Mat Kearney singles chronology
| "Down" (2011) | "Ships in the Night" (2011) | "Heartbeat" (2014) |

Music video
- "Ships in the Night" on YouTube

= Ships in the Night (Mat Kearney song) =

2011 single by Mat Kearney

"Ships in the Night" is a song by American singer-songwriter Mat Kearney and the third single from his fourth studio album Young Love (2011). It was written by Kearney himself, Robert Marvin, Joshua Crosby and Jason Lehning and produced by Kearney and Lehning.

==Background==
In an interview with SheKnows.com, Mat Kearney explained his inspiration behind the song:

Everything [on Young Love] was real. I had to have bled every lyric about my family or about my new marriage. "Ships in the Night" was a current song on the radio and that one — it took me a long time to write.

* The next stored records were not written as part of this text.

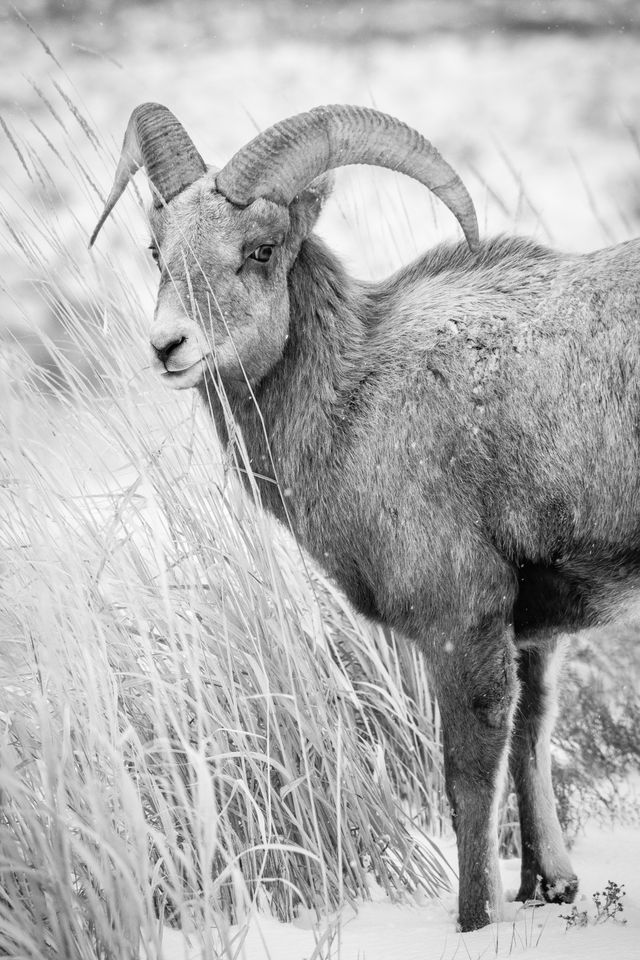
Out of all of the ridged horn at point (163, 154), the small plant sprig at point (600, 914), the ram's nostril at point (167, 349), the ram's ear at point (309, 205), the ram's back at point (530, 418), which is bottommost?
the small plant sprig at point (600, 914)

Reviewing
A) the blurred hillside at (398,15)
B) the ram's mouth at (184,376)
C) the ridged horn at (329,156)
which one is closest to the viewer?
the ram's mouth at (184,376)

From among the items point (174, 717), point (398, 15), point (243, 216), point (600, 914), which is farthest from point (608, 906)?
point (398, 15)

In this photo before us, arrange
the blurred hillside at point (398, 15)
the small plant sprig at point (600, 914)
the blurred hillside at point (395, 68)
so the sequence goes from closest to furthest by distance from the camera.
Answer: the small plant sprig at point (600, 914)
the blurred hillside at point (395, 68)
the blurred hillside at point (398, 15)

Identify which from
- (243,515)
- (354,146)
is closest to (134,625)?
(243,515)

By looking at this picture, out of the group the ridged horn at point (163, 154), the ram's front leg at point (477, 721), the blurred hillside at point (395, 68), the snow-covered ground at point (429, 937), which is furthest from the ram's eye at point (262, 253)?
the blurred hillside at point (395, 68)

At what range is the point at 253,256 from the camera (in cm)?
389

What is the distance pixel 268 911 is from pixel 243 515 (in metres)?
1.41

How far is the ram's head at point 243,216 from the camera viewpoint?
12.1 feet

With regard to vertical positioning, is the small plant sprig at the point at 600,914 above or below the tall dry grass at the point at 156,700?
below

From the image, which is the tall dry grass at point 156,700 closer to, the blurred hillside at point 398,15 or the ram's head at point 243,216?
A: the ram's head at point 243,216

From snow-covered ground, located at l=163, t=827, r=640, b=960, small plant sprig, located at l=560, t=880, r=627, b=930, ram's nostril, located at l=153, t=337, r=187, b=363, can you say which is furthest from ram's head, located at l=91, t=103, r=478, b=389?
small plant sprig, located at l=560, t=880, r=627, b=930

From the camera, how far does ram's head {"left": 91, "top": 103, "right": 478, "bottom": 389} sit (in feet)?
12.1

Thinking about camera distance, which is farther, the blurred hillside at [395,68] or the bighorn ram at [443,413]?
the blurred hillside at [395,68]

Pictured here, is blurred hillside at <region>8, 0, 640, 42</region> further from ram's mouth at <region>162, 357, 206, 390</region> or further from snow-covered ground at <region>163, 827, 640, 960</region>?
snow-covered ground at <region>163, 827, 640, 960</region>
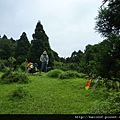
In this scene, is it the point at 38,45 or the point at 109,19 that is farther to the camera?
the point at 38,45

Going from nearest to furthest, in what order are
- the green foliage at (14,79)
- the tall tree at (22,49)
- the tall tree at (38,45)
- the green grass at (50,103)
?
the green grass at (50,103)
the green foliage at (14,79)
the tall tree at (38,45)
the tall tree at (22,49)

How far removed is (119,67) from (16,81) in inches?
281

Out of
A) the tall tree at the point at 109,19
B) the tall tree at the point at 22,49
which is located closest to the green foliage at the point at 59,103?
the tall tree at the point at 109,19

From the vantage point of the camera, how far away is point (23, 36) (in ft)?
137

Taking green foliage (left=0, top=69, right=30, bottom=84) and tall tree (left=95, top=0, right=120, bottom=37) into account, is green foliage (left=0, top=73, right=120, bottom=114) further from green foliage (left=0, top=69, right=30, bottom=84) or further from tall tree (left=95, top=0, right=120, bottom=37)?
green foliage (left=0, top=69, right=30, bottom=84)

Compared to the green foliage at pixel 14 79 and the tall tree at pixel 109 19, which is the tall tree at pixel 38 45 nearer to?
the green foliage at pixel 14 79

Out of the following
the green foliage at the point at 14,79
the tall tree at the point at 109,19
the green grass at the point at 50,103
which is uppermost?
the tall tree at the point at 109,19

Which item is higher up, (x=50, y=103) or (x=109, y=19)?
(x=109, y=19)

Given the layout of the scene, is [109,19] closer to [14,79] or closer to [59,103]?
[59,103]

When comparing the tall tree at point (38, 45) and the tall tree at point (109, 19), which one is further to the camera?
the tall tree at point (38, 45)

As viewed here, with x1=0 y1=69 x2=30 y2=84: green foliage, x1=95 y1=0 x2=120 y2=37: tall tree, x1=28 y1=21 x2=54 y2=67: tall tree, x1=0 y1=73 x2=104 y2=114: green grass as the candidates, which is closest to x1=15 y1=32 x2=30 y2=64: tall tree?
x1=28 y1=21 x2=54 y2=67: tall tree

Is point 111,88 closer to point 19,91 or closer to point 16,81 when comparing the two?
point 19,91

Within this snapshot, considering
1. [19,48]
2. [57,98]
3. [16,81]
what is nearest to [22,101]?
[57,98]

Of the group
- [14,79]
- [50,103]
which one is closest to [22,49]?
[14,79]
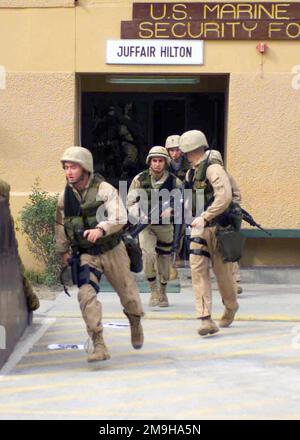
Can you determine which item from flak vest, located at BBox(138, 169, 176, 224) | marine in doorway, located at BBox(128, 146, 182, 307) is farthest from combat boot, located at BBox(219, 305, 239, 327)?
flak vest, located at BBox(138, 169, 176, 224)

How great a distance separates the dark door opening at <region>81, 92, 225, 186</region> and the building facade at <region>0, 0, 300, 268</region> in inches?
49.3

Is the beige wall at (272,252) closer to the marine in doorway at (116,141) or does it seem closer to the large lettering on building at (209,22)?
the marine in doorway at (116,141)

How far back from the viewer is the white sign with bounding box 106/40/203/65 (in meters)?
12.6

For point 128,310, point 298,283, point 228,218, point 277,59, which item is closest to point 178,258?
point 298,283

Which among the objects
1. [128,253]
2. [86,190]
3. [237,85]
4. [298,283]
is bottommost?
[298,283]

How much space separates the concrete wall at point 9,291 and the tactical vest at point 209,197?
5.54 feet

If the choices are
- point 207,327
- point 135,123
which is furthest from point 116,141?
point 207,327

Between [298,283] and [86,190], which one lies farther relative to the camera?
[298,283]

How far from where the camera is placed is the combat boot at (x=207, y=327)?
29.0 ft

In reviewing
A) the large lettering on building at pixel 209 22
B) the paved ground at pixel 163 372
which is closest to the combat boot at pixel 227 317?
the paved ground at pixel 163 372

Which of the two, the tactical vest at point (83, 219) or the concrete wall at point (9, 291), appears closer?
the concrete wall at point (9, 291)

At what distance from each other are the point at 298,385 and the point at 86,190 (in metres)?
2.18

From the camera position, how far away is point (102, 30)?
1262 cm

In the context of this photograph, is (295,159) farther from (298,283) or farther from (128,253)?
(128,253)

All of the sudden, I got in this fight with my wife on the way to the airport or something and we weren't talking, and then I called her and we were like making up, and I remember pulling out my laptop and like taking notes on our conversation, like "What did you say again?" It just turned into a really cool, special song about two people trying to connect, and it's probably one of my favorite songs on the record.

==Composition==
The song depicts the narrator in a troubled relationship that has been impacted by his traumatic childhood. It has been described as incorporating "Jason Mraz's hip-hop fusion".

==Charts==

| Chart (2011–2012) | Peak position |
|---|---|
| US Billboard Hot 100 | 87 |
| US Adult Pop Songs (Billboard) | 25 |
| US Hot Christian Songs (Billboard) | 31 |

==Certifications==

| Region | Certification | Certified units/sales |
| United States (RIAA) | Gold | 500,000^{^} |
^{^} Shipments figures based on certification alone.